Estoy liberada, vacía ya, y oigo un ruido como el de un disco de vinilo cuando pones la aguja en el surco equivocado, y entonces Alba grita y de repente está aquí, alguien la coloca sobre mi vientre y yo contemplo su carita, la cara de Alba, tan sonrosada y arrugada, y el pelo tan negro, con esos ojos que buscan a ciegas y esas manos tendidas. Alba se vuelca hacia mi pecho y se queda inmóvil, agotada por el esfuerzo, por la cruda realidad de los hechos.

Henry se inclina sobre mí y toca su frente.

—Alba —le dice.

Más tarde

C
LARE
: Cae la tarde, la primera que Alba ha pasado sobre la faz de la Tierra. Estoy acostada en la cama del hospital rodeada de globos, ositos y flores, con Alba en los brazos. Henry está sentado con las piernas cruzadas a los pies de la cama, haciéndonos fotos. Alba ha terminado de tomar el pecho, eructa burbujas de calostro de sus pequeños labios y luego se queda dormida, un paquetito cálido y suave de piel y fluidos contra mi camisón. Henry termina el rollo de fotografía y lo saca de la cámara.

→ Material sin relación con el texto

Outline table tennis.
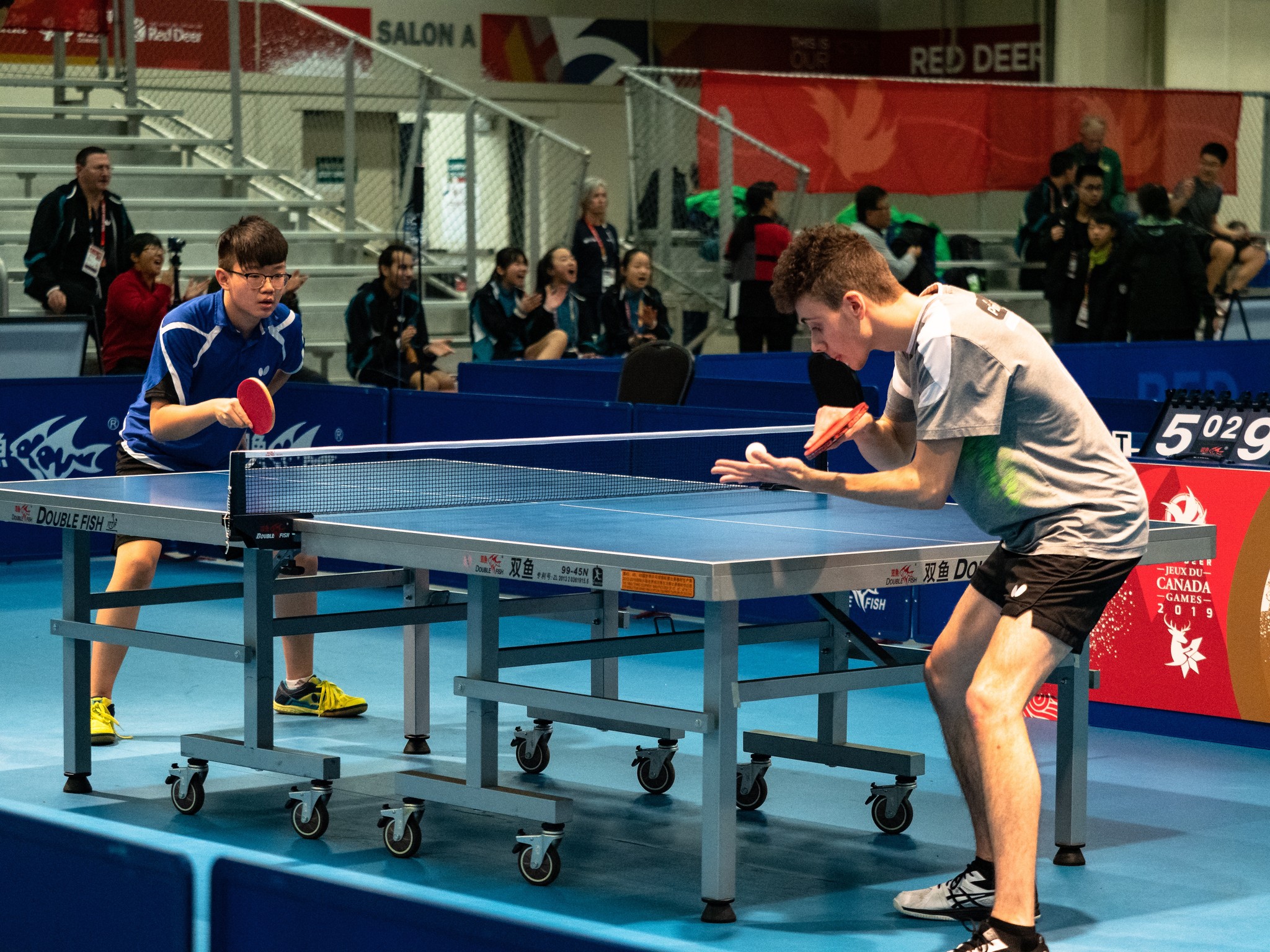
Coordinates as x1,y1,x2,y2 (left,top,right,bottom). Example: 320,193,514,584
745,441,768,465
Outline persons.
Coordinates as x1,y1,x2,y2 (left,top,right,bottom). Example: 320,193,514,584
208,269,331,384
101,233,211,378
724,179,798,353
344,243,455,391
570,176,620,356
599,248,673,356
24,146,135,376
851,185,921,281
1015,115,1266,343
463,244,568,362
533,246,607,358
711,219,1149,952
91,214,368,745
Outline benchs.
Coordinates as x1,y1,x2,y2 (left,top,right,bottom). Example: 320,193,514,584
0,77,471,385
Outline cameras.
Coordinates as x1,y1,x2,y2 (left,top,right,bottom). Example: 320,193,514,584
168,238,186,253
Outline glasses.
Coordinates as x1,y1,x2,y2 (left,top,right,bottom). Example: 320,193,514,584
227,269,292,290
142,246,166,254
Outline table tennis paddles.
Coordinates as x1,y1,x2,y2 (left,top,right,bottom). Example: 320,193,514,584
237,377,276,436
803,401,870,460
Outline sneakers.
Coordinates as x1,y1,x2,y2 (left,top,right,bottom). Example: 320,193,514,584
893,862,1040,921
942,917,1050,952
273,675,369,717
90,696,133,745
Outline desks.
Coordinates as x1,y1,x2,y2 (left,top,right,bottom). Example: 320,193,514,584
0,424,1216,925
1020,459,1270,750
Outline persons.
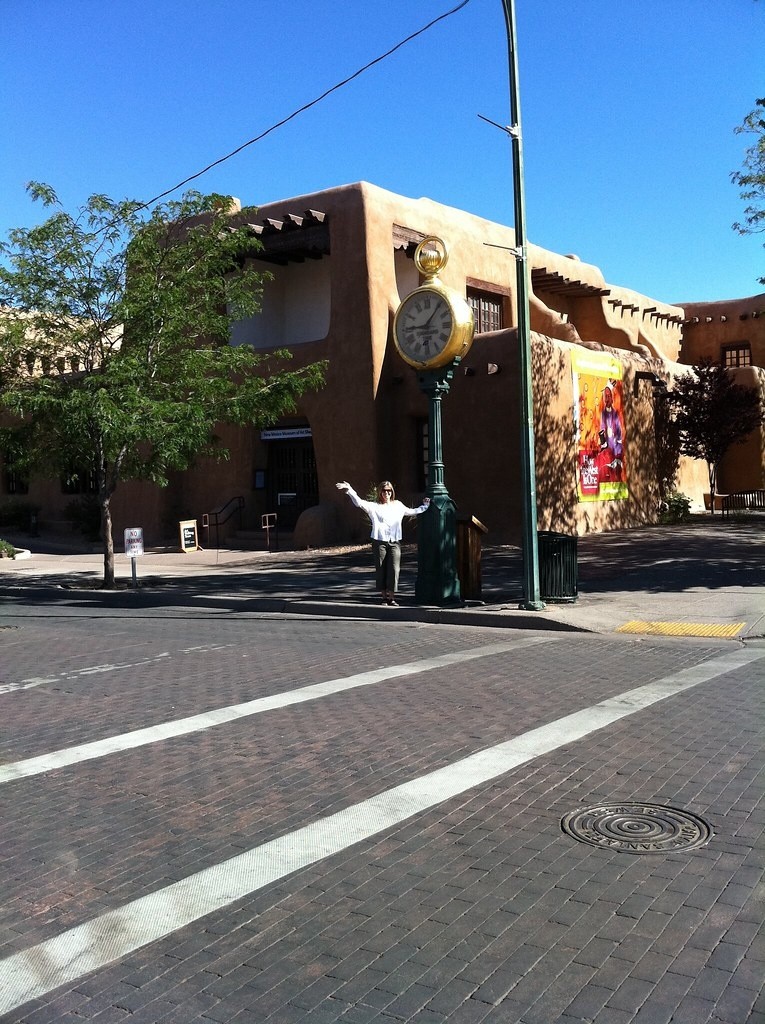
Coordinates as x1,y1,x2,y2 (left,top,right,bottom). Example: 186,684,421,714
599,386,623,456
335,480,430,607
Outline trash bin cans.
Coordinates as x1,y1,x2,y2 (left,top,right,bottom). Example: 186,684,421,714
537,531,579,604
455,515,489,599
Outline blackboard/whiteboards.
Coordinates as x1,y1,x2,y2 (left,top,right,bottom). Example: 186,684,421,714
179,519,197,553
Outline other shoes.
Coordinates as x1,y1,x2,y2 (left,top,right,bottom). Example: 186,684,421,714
388,600,399,607
381,599,388,606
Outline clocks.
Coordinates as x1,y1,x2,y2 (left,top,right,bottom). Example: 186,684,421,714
395,291,451,362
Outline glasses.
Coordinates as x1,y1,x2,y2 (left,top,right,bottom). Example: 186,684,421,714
382,489,392,493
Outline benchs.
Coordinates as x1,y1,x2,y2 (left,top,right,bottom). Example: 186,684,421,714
721,489,765,518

—Oye —le digo, acordándome de repente—. ¿Adonde fuiste? Me refiero a cuando estábamos en la sala de partos.

—Vaya, esperaba que no te hubieras dado cuenta —responde Henry riendo—. Creí que a lo mejor estarías tan preocupada que...

—¿Dónde estabas?

—Dando vueltas por mi escuela de primaria en plena noche.

—¿Durante cuánto tiempo?

—Ufff. Durante horas. Empezaba a hacerse de día cuando me marché. Era invierno, y la calefacción estaba apagada. ¿Cuánto tiempo estuve fuera?

—No estoy segura. Puede que cinco minutos.

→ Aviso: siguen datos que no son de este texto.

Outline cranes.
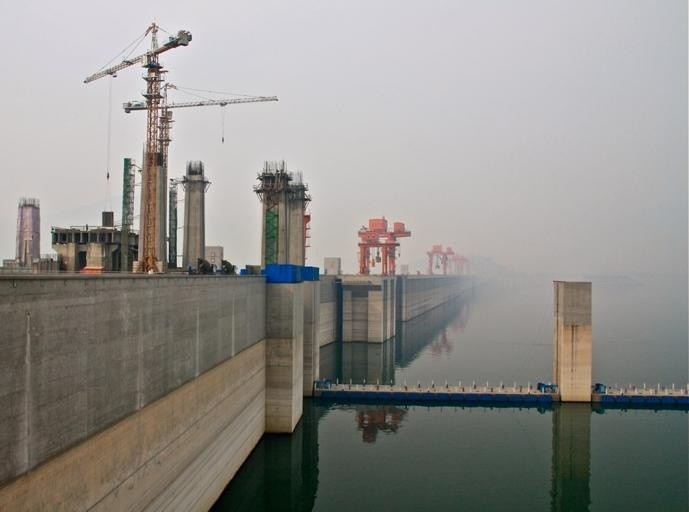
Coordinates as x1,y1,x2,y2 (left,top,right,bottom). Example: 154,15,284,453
81,14,195,276
118,81,281,269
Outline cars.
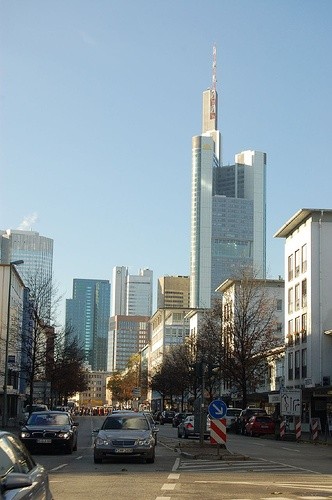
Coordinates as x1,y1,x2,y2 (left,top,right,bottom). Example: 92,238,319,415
20,404,50,425
0,430,54,500
91,412,160,464
177,415,211,439
243,415,276,437
144,413,159,446
172,412,192,428
18,410,80,455
152,411,162,421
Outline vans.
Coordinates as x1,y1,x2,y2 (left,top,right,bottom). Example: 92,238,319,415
225,407,242,433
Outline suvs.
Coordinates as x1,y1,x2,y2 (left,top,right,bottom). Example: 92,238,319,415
159,410,175,425
235,408,268,435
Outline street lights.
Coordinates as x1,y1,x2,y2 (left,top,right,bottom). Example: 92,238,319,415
2,259,25,431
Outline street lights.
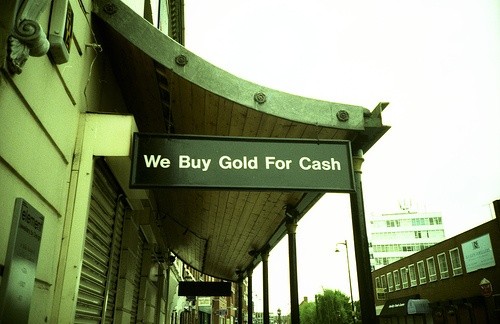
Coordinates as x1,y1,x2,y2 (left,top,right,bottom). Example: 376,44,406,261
335,239,357,324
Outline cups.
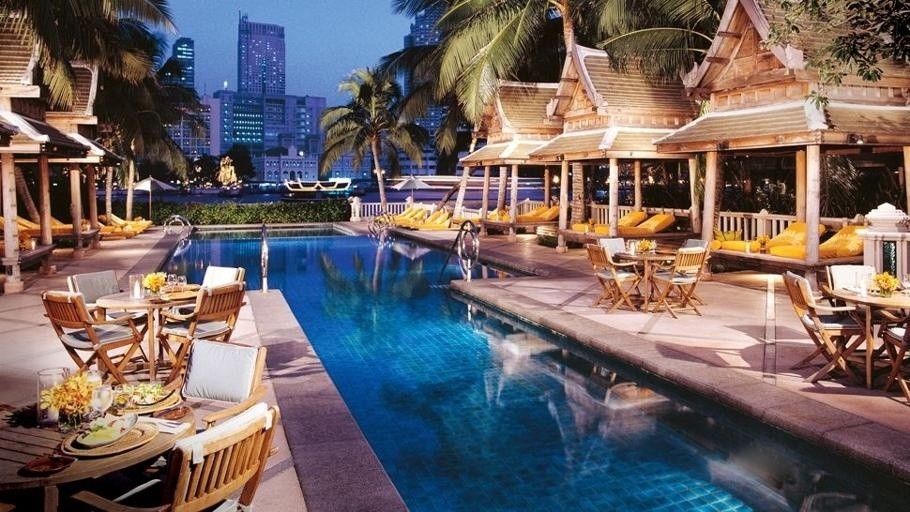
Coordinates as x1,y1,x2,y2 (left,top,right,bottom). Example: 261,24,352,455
128,274,144,299
903,273,910,298
854,270,872,300
36,367,71,428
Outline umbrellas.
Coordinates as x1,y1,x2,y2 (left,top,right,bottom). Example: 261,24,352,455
133,174,178,219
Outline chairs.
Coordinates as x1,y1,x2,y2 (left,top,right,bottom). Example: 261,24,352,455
0,207,152,269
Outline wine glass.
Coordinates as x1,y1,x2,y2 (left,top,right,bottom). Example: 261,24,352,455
81,370,114,417
167,274,187,294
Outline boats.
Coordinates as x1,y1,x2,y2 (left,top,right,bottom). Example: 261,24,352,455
190,186,243,197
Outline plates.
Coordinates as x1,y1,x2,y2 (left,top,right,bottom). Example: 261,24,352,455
186,284,200,291
108,390,182,416
164,290,199,301
61,421,161,456
75,412,138,449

—Estaba desesperado —dice Henry, sacudiendo la cabeza—. Acababa de abandonarte y ahí estaba yo, paseándome arriba y abajo como un inútil por los pasillos de Francis Parker... Fue tan... Me sentí... En fin —concluye Henry, sonriendo—, al final todo salió bien, ¿verdad?

—Bien está lo que bien acaba —replico yo, soltando una carcajada.

—Hablas con más tino de lo que adviertes.

Alguien llama quedamente a la puerta.

—¡Entre! —dice Henry.

Richard entra en el dormitorio y se detiene, vacilando. Henry se vuelve.

—Papá... —Calla, salta de la cama y le dice—: Entra y siéntate.

Richard me ha traído flores y un osito, que Henry añade al montón que hemos colocado en el antepecho de la ventana.

—Clare... Yo... Felicidades. —Richard se hunde lentamente en la butaca que hay junto a la cama.

—Humm, ¿te gustaría cogerla? —pregunta Henry con suavidad.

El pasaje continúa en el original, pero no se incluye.